● Kutipan daftar:
# # # #

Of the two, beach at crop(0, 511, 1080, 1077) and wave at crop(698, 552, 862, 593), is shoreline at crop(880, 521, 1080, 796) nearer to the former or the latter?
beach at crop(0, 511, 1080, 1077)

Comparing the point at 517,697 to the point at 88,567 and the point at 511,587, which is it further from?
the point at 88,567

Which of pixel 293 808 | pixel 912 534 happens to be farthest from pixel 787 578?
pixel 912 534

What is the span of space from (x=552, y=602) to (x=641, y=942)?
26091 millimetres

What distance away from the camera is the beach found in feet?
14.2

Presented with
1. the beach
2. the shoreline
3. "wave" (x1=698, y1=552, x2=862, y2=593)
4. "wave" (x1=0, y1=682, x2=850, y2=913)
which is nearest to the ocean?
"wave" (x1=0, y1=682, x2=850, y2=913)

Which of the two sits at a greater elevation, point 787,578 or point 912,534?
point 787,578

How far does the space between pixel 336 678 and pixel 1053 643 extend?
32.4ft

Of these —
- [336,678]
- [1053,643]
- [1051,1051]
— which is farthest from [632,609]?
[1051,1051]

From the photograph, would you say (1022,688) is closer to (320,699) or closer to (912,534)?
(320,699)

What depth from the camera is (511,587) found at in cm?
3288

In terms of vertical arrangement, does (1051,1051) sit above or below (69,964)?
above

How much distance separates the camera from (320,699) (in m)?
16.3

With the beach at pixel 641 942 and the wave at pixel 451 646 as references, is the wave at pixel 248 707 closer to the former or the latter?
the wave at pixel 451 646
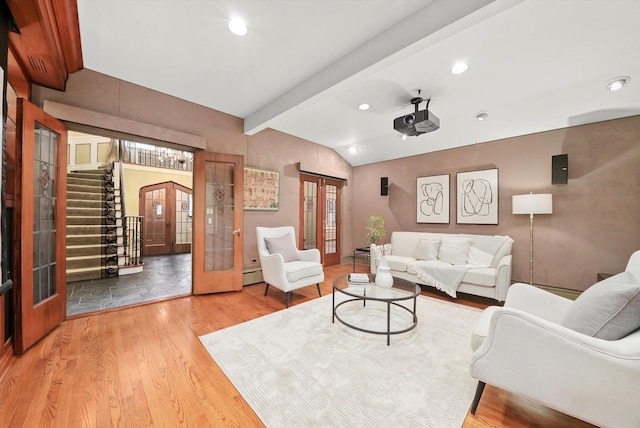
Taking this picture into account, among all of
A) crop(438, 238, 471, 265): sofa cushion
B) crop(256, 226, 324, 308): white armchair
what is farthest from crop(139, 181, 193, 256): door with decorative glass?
crop(438, 238, 471, 265): sofa cushion

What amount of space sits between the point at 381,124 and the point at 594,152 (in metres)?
2.94

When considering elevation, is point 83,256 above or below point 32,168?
below

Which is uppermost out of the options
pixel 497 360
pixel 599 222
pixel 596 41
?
pixel 596 41

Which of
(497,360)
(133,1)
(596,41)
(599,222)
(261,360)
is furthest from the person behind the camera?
(599,222)

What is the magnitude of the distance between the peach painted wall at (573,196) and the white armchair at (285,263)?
2811mm

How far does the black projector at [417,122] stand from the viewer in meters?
3.00

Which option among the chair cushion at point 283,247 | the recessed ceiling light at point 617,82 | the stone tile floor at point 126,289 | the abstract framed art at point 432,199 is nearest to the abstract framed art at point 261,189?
the chair cushion at point 283,247

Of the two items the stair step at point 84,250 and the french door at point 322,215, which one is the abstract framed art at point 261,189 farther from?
the stair step at point 84,250

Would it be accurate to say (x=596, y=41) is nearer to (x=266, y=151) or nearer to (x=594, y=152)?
(x=594, y=152)

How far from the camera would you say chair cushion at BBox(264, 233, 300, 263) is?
11.9 ft

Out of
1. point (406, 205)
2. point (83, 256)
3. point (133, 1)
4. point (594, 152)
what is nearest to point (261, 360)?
point (133, 1)

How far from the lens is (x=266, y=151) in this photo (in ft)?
14.5

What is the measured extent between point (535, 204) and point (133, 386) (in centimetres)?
481

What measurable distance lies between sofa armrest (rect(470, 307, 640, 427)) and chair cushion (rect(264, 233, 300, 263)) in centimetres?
268
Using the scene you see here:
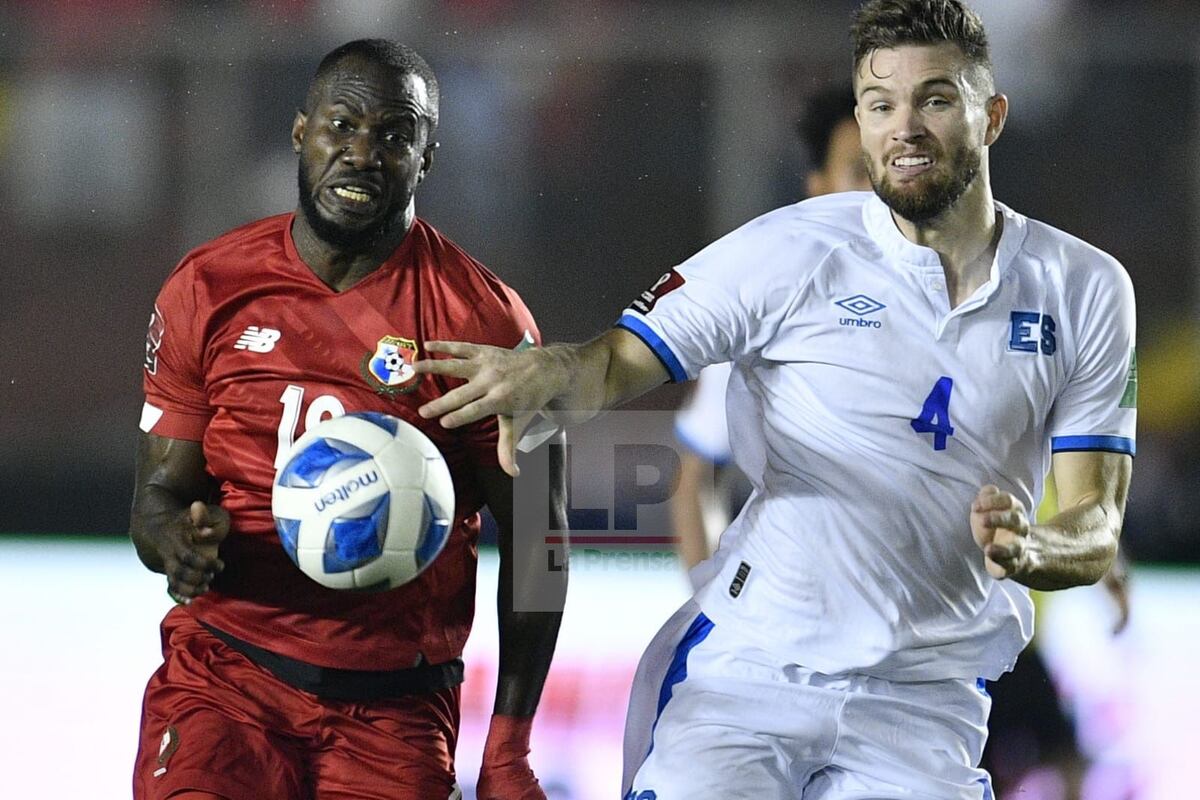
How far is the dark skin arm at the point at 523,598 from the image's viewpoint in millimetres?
3041

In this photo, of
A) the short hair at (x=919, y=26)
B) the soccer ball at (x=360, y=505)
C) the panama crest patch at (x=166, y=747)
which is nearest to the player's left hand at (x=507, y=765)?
the soccer ball at (x=360, y=505)

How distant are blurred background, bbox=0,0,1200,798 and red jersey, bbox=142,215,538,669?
5233 mm

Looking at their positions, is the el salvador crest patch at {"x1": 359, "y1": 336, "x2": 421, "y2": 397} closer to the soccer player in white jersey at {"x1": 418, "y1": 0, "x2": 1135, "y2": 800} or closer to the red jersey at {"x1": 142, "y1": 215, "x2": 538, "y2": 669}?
the red jersey at {"x1": 142, "y1": 215, "x2": 538, "y2": 669}

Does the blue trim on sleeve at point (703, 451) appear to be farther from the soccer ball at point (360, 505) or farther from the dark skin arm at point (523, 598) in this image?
the soccer ball at point (360, 505)

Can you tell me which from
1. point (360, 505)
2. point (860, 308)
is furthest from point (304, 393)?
point (860, 308)

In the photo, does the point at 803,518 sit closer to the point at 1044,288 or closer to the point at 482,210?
the point at 1044,288

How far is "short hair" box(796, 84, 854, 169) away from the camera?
12.5ft

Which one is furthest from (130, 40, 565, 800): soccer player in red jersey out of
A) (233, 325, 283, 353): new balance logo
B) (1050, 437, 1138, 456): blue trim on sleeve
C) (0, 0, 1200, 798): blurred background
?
(0, 0, 1200, 798): blurred background

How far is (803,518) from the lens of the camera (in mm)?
2775

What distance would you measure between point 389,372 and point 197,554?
480mm

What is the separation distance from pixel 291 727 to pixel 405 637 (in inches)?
10.3

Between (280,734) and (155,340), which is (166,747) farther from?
(155,340)

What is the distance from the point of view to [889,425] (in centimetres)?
272

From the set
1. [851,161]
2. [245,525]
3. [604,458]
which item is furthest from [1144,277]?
[245,525]
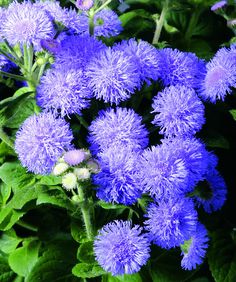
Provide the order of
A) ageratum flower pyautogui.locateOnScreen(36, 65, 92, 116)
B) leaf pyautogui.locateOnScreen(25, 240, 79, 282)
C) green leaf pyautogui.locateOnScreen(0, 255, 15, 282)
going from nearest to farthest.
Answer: ageratum flower pyautogui.locateOnScreen(36, 65, 92, 116) → leaf pyautogui.locateOnScreen(25, 240, 79, 282) → green leaf pyautogui.locateOnScreen(0, 255, 15, 282)

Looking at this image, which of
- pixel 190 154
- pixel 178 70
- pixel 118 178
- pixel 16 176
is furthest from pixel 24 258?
pixel 178 70

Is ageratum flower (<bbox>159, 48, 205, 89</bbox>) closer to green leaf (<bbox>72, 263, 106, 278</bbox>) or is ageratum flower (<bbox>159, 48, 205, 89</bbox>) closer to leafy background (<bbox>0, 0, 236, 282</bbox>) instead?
leafy background (<bbox>0, 0, 236, 282</bbox>)

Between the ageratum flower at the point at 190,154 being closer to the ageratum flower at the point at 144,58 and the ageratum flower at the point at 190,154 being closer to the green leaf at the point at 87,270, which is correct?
the ageratum flower at the point at 144,58

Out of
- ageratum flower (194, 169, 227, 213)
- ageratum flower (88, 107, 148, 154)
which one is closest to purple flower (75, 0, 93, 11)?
ageratum flower (88, 107, 148, 154)

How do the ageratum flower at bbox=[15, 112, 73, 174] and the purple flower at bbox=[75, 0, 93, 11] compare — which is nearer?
the ageratum flower at bbox=[15, 112, 73, 174]

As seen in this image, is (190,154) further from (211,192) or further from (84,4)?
(84,4)

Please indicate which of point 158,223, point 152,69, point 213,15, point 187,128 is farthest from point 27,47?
point 213,15

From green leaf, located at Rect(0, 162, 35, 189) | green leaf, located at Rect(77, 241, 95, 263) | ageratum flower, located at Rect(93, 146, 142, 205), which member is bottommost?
green leaf, located at Rect(77, 241, 95, 263)
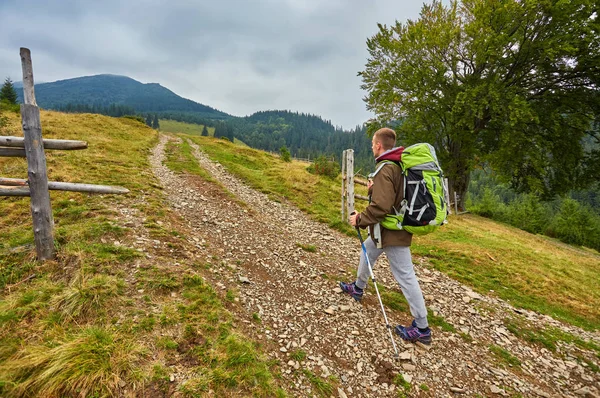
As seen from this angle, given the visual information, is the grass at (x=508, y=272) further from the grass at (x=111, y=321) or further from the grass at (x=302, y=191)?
the grass at (x=111, y=321)

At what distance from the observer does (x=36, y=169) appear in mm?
4684

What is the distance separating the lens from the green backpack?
404 centimetres

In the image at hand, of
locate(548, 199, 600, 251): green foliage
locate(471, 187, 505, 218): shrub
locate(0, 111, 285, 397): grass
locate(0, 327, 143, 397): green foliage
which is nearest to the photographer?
locate(0, 327, 143, 397): green foliage

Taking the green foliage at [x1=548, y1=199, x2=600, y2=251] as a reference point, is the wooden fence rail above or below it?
above

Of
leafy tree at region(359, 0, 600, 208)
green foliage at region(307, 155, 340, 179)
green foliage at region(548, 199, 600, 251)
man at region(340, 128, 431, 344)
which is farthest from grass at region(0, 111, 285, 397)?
green foliage at region(548, 199, 600, 251)

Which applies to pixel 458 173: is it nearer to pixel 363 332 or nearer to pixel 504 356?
pixel 504 356

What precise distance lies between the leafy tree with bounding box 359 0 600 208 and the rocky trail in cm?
1620

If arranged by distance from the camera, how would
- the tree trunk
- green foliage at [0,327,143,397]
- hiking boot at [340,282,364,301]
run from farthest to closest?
the tree trunk → hiking boot at [340,282,364,301] → green foliage at [0,327,143,397]

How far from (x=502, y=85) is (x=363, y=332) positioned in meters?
21.8

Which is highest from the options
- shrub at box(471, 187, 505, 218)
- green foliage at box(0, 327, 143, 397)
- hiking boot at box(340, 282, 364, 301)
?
green foliage at box(0, 327, 143, 397)

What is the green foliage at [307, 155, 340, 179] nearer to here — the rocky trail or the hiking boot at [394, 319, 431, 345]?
the rocky trail

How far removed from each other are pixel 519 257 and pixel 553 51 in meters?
13.8

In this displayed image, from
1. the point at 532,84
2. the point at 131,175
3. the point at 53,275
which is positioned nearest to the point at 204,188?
the point at 131,175

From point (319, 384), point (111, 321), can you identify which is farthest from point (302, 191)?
point (111, 321)
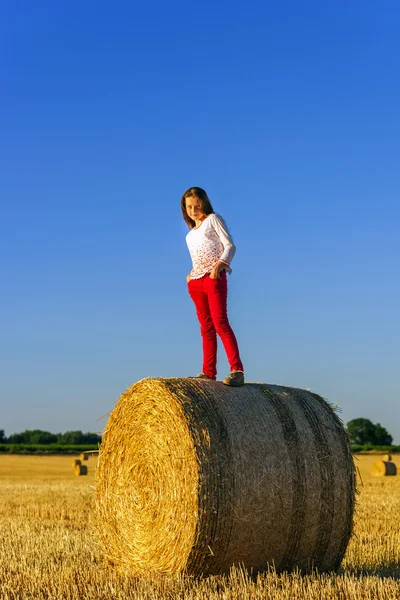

# # # #

Tulis ulang baris-baris dari baris yang memuat "What is the distance separating" sampai baris yang memuat "the tree trunk →", dengan mengganti "green backpack" menjadi "blue backpack" dan membiarkan bagian lain tetap sama.

What is the distance separating the lens from the blue backpack?
404 centimetres

In the image at hand, of
locate(548, 199, 600, 251): green foliage
locate(471, 187, 505, 218): shrub
locate(0, 111, 285, 397): grass
locate(0, 327, 143, 397): green foliage
which is nearest to the photographer?
locate(0, 327, 143, 397): green foliage

Taking the green foliage at [x1=548, y1=199, x2=600, y2=251] as a reference point, is the wooden fence rail above or below it?
above

Of
leafy tree at region(359, 0, 600, 208)
green foliage at region(307, 155, 340, 179)
green foliage at region(548, 199, 600, 251)
man at region(340, 128, 431, 344)
which is farthest from grass at region(0, 111, 285, 397)?
green foliage at region(548, 199, 600, 251)

Which applies to pixel 458 173: is it nearer to pixel 363 332 or nearer to pixel 504 356?
pixel 504 356

What precise distance lies between the leafy tree with bounding box 359 0 600 208 and the rocky trail in cm?
1620

If arranged by distance from the camera, how would
- the tree trunk
- green foliage at [0,327,143,397]
- hiking boot at [340,282,364,301]
run from farthest to closest?
the tree trunk → hiking boot at [340,282,364,301] → green foliage at [0,327,143,397]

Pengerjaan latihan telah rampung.